The method disclosed in the present invention combines beam scanning, overlapping and pattern rotation (randomization) provides a powerful yet simple technique for optimal results of laser refractive surgery which involves both clinical aspects (ablation diopter, ablation optical zone, smoothness, patient centration and operation speed) and engineering aspects (beam profile, uniformity, stability, energy, spot size and delivery systems).

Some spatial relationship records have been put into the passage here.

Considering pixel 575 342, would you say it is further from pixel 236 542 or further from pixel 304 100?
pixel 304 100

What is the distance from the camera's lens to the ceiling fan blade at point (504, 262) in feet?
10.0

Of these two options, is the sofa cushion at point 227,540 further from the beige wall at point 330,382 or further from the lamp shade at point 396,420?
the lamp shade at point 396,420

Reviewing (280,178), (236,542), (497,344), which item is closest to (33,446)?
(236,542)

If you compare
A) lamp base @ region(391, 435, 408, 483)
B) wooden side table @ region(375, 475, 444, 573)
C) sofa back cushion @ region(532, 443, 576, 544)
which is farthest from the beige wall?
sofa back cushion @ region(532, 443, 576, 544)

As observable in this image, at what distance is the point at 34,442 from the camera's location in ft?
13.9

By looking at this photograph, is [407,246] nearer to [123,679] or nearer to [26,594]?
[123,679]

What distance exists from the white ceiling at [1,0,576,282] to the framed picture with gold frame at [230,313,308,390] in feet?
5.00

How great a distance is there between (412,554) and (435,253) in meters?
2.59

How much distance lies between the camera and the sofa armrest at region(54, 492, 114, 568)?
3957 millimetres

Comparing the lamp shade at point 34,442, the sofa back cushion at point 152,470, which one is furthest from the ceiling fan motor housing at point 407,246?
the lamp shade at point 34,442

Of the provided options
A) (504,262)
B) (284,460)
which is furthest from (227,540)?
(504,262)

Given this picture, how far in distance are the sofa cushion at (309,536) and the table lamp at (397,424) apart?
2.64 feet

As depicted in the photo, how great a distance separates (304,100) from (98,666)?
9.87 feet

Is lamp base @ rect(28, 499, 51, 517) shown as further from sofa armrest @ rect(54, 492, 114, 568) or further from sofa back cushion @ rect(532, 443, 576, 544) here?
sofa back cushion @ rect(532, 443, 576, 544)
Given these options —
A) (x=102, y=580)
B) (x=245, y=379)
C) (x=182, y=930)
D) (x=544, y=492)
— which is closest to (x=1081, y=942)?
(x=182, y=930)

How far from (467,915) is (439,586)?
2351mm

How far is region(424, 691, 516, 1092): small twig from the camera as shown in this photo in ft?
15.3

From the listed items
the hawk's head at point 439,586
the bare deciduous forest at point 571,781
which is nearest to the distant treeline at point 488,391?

It is worth emphasizing that the concept of achieving a smooth ablation surface by using the randomly rotated scanning pattern as disclosed in the present invention would not be demonstrated if the microsensor were not used to measure the PMMA profiles. I have preformed hundreds of PMMA profile analyses at various laser parameters together with the theoretical model presented in equations (1)-(5) are the key factors behind the present process. Furthermore, the refractive correction profile, governed by equation (1) would be very difficult to justify after the scanning method is applied to the target (PMMA and corneal tissue) if the microsensor is not available to the user. The PMMA data presented in the present invention have also been employed on corneas, where hundreds of patient's have been treated by the Compak-200, Mini-Excimer with predictable power corrections and smooth tissue ablation. Clinical results are to be presented in optthalmology conferences.
While the invention has been shown and described with reference to the preferred embodiments thereof, it will be understood by those skilled in the art that the foregoing and other changes and variations in form and detail may be made therein without departing from the spirit, scope and teaching to the invention. Accordingly, the method and apparatus, the ophthalmic applications herein disclosed are to be considered merely as illustrative and the invention is to be limited only as set forth in the claims.